Pitta – The Fire Type (The Warrior Commander)
Medium build, intense energy. You’re focused, driven, competitive—and when dialed in, you’re unstoppable. But too much fire? You burn yourself and others.
- Superpowers: Discipline, leadership, intensity, logic
- Weaknesses: Anger, impatience, overheating (physically & emotionally)
Modern Role: You’re the tactician, the hard charger, the closer. You thrive on pressure and performance. But your lesson is balance. Learn to cool down without losing your edge.
Kapha – The Earth Type (The Enduring Guardian)
Heavy-set, stable, calm. You’re loyal, strong, and emotionally deep. But without challenge and movement, you get stuck—mentally and physically.
- Superpowers: Strength, stamina, compassion, dependability
- Weaknesses: Slowness, stagnation, emotional heaviness
Modern Role: You’re the rock. The foundation others lean on. You finish what others quit. But you need fire and wind to stay moving. Comfort is your biggest threat.
How This Changes Everything
Here’s what modern society does wrong:
- It worships one type of success.
- It sells you one kind of productivity.
- It pushes one model of masculinity.
And if that model doesn’t match your nature, you feel like a failure.
You’re not.
You’re just fighting your wiring.
The guys who succeed long-term—on the mat, in business, in life—are the ones who figure out who they are, and build from that.
Ancient warriors didn’t become great by copying others.
They became legends by going deeper into their own way.
Your Personalized Path to Power
Here’s how you can use this ancient wisdom—starting now.
1. Identify Your Dominant Type
Are you naturally lean and fast, intense and focused, or strong and steady?
If you’re not sure—no problem.
Here’s a simple ayurveda assessment quiz.
2. Train the Right Way
- Vata: Build strength, slow things down, create routines.
- Pitta: Prioritize recovery, creative play, and breathwork.
- Kapha: Move often, challenge yourself, avoid over-comforting.
Train to amplify your type, and balance your challenges.
3. Work and Lead Accordingly
- Vata: Short, focused sprints. Lots of variety. Rest days matter.
- Pitta: Structured projects, clear goals, periods of disconnection.
- Kapha: Long timelines, purpose-driven tasks, external accountability.
Don’t steal someone else’s system. Build yours.
4. Fuel and Recover the Right Way
- Vata: Warm food, grounding rituals, quiet evenings
- Pitta: Cooling foods, nature time, light-heartedness
- Kapha: Stimulating food, social energy, movement
Recovery is not a luxury—it’s part of the grind.
Putting It On the Mat
In 2003, I was visiting Cairo and struck up a conversation with an Egyptian Aikido instructor.
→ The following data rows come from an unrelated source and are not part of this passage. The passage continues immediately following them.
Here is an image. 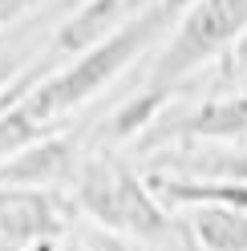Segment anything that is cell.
<instances>
[{"label": "cell", "mask_w": 247, "mask_h": 251, "mask_svg": "<svg viewBox=\"0 0 247 251\" xmlns=\"http://www.w3.org/2000/svg\"><path fill=\"white\" fill-rule=\"evenodd\" d=\"M166 25H171V17L162 12V4H146L142 12H134V17L122 25L114 37H105L98 49H89L85 57H77L73 65H65L61 73H49L33 93H28L25 109H28V114H33L41 126H49L53 118L77 109L81 101L94 98L98 89L110 85L114 77L126 69L130 61L142 53Z\"/></svg>", "instance_id": "1"}, {"label": "cell", "mask_w": 247, "mask_h": 251, "mask_svg": "<svg viewBox=\"0 0 247 251\" xmlns=\"http://www.w3.org/2000/svg\"><path fill=\"white\" fill-rule=\"evenodd\" d=\"M243 33H247V0H198L178 21V33L171 37L166 53L154 61L150 85L174 89L203 61L235 49V41Z\"/></svg>", "instance_id": "2"}, {"label": "cell", "mask_w": 247, "mask_h": 251, "mask_svg": "<svg viewBox=\"0 0 247 251\" xmlns=\"http://www.w3.org/2000/svg\"><path fill=\"white\" fill-rule=\"evenodd\" d=\"M77 202L41 186H0V235L8 243H57Z\"/></svg>", "instance_id": "3"}, {"label": "cell", "mask_w": 247, "mask_h": 251, "mask_svg": "<svg viewBox=\"0 0 247 251\" xmlns=\"http://www.w3.org/2000/svg\"><path fill=\"white\" fill-rule=\"evenodd\" d=\"M235 138H247V89L231 93V98L203 101V105H195L178 118L158 122L142 138V146H158V142H235Z\"/></svg>", "instance_id": "4"}, {"label": "cell", "mask_w": 247, "mask_h": 251, "mask_svg": "<svg viewBox=\"0 0 247 251\" xmlns=\"http://www.w3.org/2000/svg\"><path fill=\"white\" fill-rule=\"evenodd\" d=\"M77 178V138L73 134H49L45 142L28 146L25 154L0 162V186H41L53 191L61 182Z\"/></svg>", "instance_id": "5"}, {"label": "cell", "mask_w": 247, "mask_h": 251, "mask_svg": "<svg viewBox=\"0 0 247 251\" xmlns=\"http://www.w3.org/2000/svg\"><path fill=\"white\" fill-rule=\"evenodd\" d=\"M146 186L158 202H174V207L247 211V182H211V178H182V175H166V170H150Z\"/></svg>", "instance_id": "6"}, {"label": "cell", "mask_w": 247, "mask_h": 251, "mask_svg": "<svg viewBox=\"0 0 247 251\" xmlns=\"http://www.w3.org/2000/svg\"><path fill=\"white\" fill-rule=\"evenodd\" d=\"M122 8H126V0H85L81 8L73 12V17L57 28V37H53V57L57 53H89V49H98V45L105 37H114L122 25Z\"/></svg>", "instance_id": "7"}, {"label": "cell", "mask_w": 247, "mask_h": 251, "mask_svg": "<svg viewBox=\"0 0 247 251\" xmlns=\"http://www.w3.org/2000/svg\"><path fill=\"white\" fill-rule=\"evenodd\" d=\"M158 170L182 178H211V182H247V146L239 150H203V154H171Z\"/></svg>", "instance_id": "8"}, {"label": "cell", "mask_w": 247, "mask_h": 251, "mask_svg": "<svg viewBox=\"0 0 247 251\" xmlns=\"http://www.w3.org/2000/svg\"><path fill=\"white\" fill-rule=\"evenodd\" d=\"M191 231L207 251H247V211L227 207H195Z\"/></svg>", "instance_id": "9"}, {"label": "cell", "mask_w": 247, "mask_h": 251, "mask_svg": "<svg viewBox=\"0 0 247 251\" xmlns=\"http://www.w3.org/2000/svg\"><path fill=\"white\" fill-rule=\"evenodd\" d=\"M171 93L174 89H162V85H146V89H138L134 98L118 109V114L101 126V138H110V142H130V138H138L146 130V126H154L162 118V109L166 101H171Z\"/></svg>", "instance_id": "10"}, {"label": "cell", "mask_w": 247, "mask_h": 251, "mask_svg": "<svg viewBox=\"0 0 247 251\" xmlns=\"http://www.w3.org/2000/svg\"><path fill=\"white\" fill-rule=\"evenodd\" d=\"M28 101V98H25ZM21 105H12L8 114H0V162H8V158H17V154H25L28 146H37L49 138V126H41L33 114Z\"/></svg>", "instance_id": "11"}, {"label": "cell", "mask_w": 247, "mask_h": 251, "mask_svg": "<svg viewBox=\"0 0 247 251\" xmlns=\"http://www.w3.org/2000/svg\"><path fill=\"white\" fill-rule=\"evenodd\" d=\"M45 69H49V61H33V65H25L17 77H12V81H8L4 89H0V114H8L12 105H21V101L28 98V93H33V89L45 81V77H49Z\"/></svg>", "instance_id": "12"}, {"label": "cell", "mask_w": 247, "mask_h": 251, "mask_svg": "<svg viewBox=\"0 0 247 251\" xmlns=\"http://www.w3.org/2000/svg\"><path fill=\"white\" fill-rule=\"evenodd\" d=\"M81 251H142V247L122 239V235H114V231H101V235H94V239H85Z\"/></svg>", "instance_id": "13"}, {"label": "cell", "mask_w": 247, "mask_h": 251, "mask_svg": "<svg viewBox=\"0 0 247 251\" xmlns=\"http://www.w3.org/2000/svg\"><path fill=\"white\" fill-rule=\"evenodd\" d=\"M33 4H37V0H0V28H8L21 12H28Z\"/></svg>", "instance_id": "14"}, {"label": "cell", "mask_w": 247, "mask_h": 251, "mask_svg": "<svg viewBox=\"0 0 247 251\" xmlns=\"http://www.w3.org/2000/svg\"><path fill=\"white\" fill-rule=\"evenodd\" d=\"M158 4H162V12H166L171 21H182V17L198 4V0H158Z\"/></svg>", "instance_id": "15"}, {"label": "cell", "mask_w": 247, "mask_h": 251, "mask_svg": "<svg viewBox=\"0 0 247 251\" xmlns=\"http://www.w3.org/2000/svg\"><path fill=\"white\" fill-rule=\"evenodd\" d=\"M231 69H235L239 77H247V33L235 41V49H231Z\"/></svg>", "instance_id": "16"}, {"label": "cell", "mask_w": 247, "mask_h": 251, "mask_svg": "<svg viewBox=\"0 0 247 251\" xmlns=\"http://www.w3.org/2000/svg\"><path fill=\"white\" fill-rule=\"evenodd\" d=\"M17 73H21V69H17V61H0V89H4Z\"/></svg>", "instance_id": "17"}, {"label": "cell", "mask_w": 247, "mask_h": 251, "mask_svg": "<svg viewBox=\"0 0 247 251\" xmlns=\"http://www.w3.org/2000/svg\"><path fill=\"white\" fill-rule=\"evenodd\" d=\"M25 251H57V243H33V247H25Z\"/></svg>", "instance_id": "18"}, {"label": "cell", "mask_w": 247, "mask_h": 251, "mask_svg": "<svg viewBox=\"0 0 247 251\" xmlns=\"http://www.w3.org/2000/svg\"><path fill=\"white\" fill-rule=\"evenodd\" d=\"M0 251H12V243H8V239H4V235H0Z\"/></svg>", "instance_id": "19"}]
</instances>
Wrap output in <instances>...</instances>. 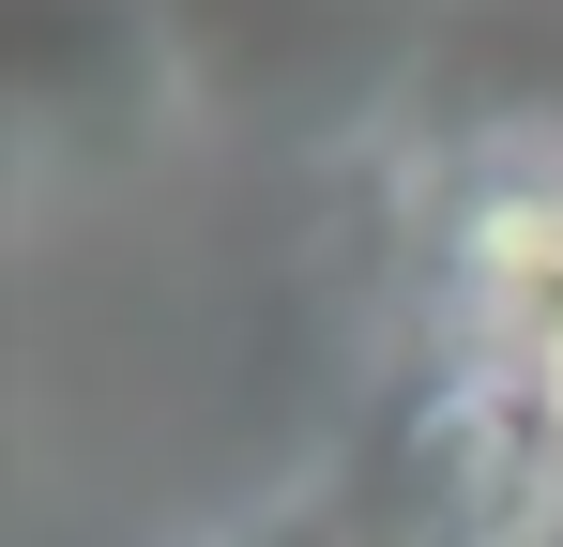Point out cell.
I'll return each mask as SVG.
<instances>
[{"label":"cell","instance_id":"obj_1","mask_svg":"<svg viewBox=\"0 0 563 547\" xmlns=\"http://www.w3.org/2000/svg\"><path fill=\"white\" fill-rule=\"evenodd\" d=\"M563 517V426L549 395L503 350H442L335 487V533L320 547H533Z\"/></svg>","mask_w":563,"mask_h":547},{"label":"cell","instance_id":"obj_2","mask_svg":"<svg viewBox=\"0 0 563 547\" xmlns=\"http://www.w3.org/2000/svg\"><path fill=\"white\" fill-rule=\"evenodd\" d=\"M153 15L184 46V91H213L260 137H335L411 62V0H153Z\"/></svg>","mask_w":563,"mask_h":547},{"label":"cell","instance_id":"obj_3","mask_svg":"<svg viewBox=\"0 0 563 547\" xmlns=\"http://www.w3.org/2000/svg\"><path fill=\"white\" fill-rule=\"evenodd\" d=\"M168 91L184 46L153 0H0V107L46 168H122Z\"/></svg>","mask_w":563,"mask_h":547},{"label":"cell","instance_id":"obj_4","mask_svg":"<svg viewBox=\"0 0 563 547\" xmlns=\"http://www.w3.org/2000/svg\"><path fill=\"white\" fill-rule=\"evenodd\" d=\"M442 289H457V350L533 365L563 335V168H472L442 198Z\"/></svg>","mask_w":563,"mask_h":547},{"label":"cell","instance_id":"obj_5","mask_svg":"<svg viewBox=\"0 0 563 547\" xmlns=\"http://www.w3.org/2000/svg\"><path fill=\"white\" fill-rule=\"evenodd\" d=\"M518 380H533V395H549V426H563V335H549V350H533V365H518Z\"/></svg>","mask_w":563,"mask_h":547}]
</instances>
I was curious, still searching for my own way, and we ended up walking through the city talking about martial arts, spirit, and energy.
At one point, I asked him something I had been struggling with:
“How do you know which path to follow when there are so many?”
He stopped, looked out over the Nile, and said:
“You must learn the nature of your own river.
Some rivers rush.
Some carve slowly.
But if you try to move like another river, you’ll only drown yourself.”
I’ll never forget that.
Because it’s true in combat.
In business.
In love.
In life.
Every man has his own rhythm.
His own nature.
Your job is not to change it—it’s to channel it.